<<<<

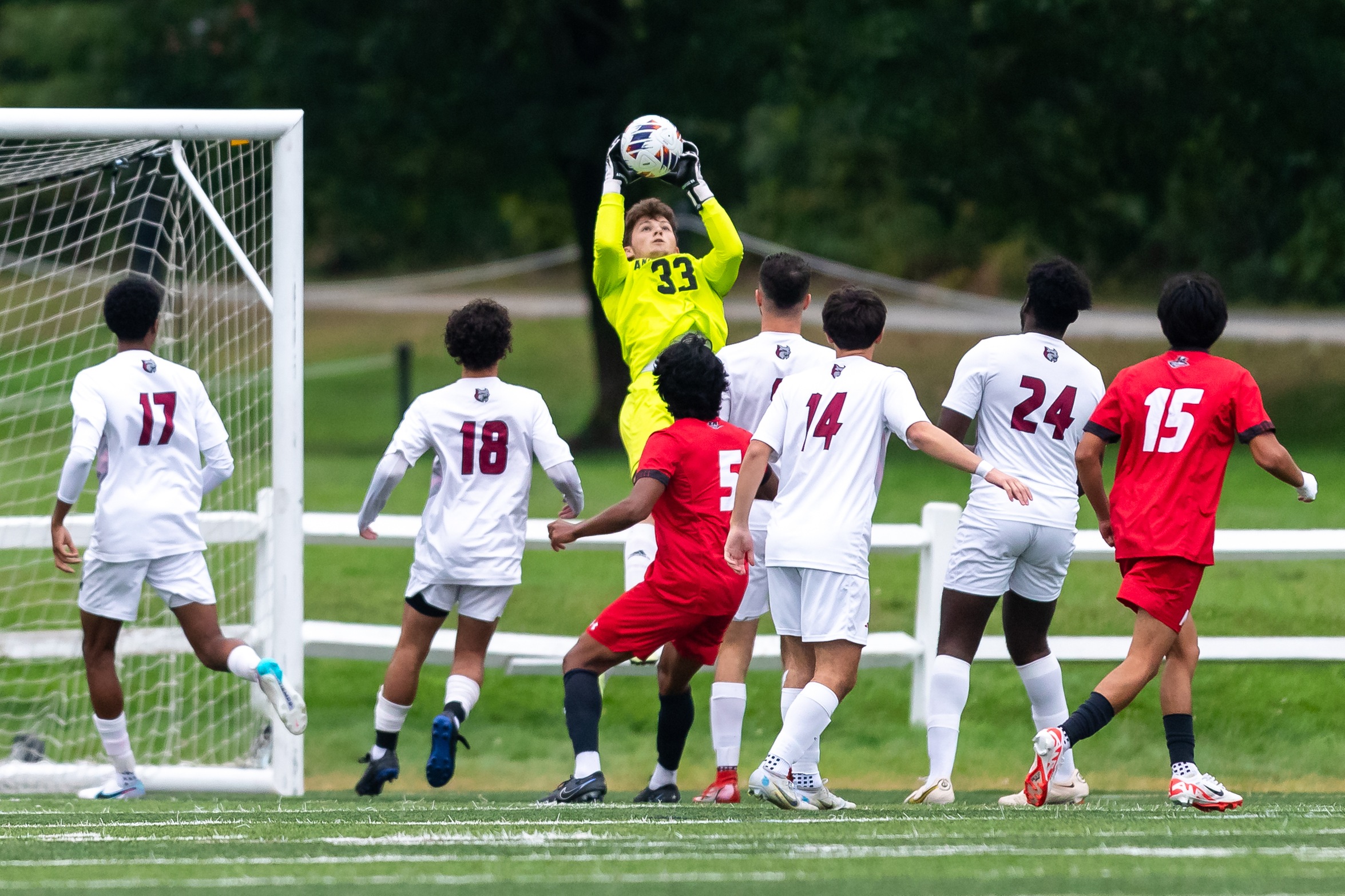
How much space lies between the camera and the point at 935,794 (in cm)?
654

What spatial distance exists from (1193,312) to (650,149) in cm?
240

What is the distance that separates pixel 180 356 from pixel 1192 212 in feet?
89.5

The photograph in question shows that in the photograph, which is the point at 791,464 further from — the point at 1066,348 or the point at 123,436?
the point at 123,436

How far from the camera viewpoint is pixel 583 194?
21734 millimetres

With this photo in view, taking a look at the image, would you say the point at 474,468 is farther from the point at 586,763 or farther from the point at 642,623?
the point at 586,763

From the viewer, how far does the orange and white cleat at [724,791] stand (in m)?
6.68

>>>>

Every record above should come back exactly, but without its pictures.

**The answer**
How much space lies between the camera and the point at 935,794 (in cm)?
654

What spatial distance exists from (1193,312) to (650,149) in cm?
240

What is the distance that separates pixel 180 356 from pixel 1192 212 in feet?
89.5

The photograph in question shows that in the photograph, which is the point at 791,464 further from — the point at 1066,348 or the point at 123,436?
the point at 123,436

How far from the camera viewpoint is pixel 583 194?
21734 millimetres

With this photo in view, taking a look at the image, would you say the point at 474,468 is farther from the point at 586,763 or farther from the point at 642,623?
the point at 586,763

From the viewer, how far does the orange and white cleat at [724,791] stand (in m)?
6.68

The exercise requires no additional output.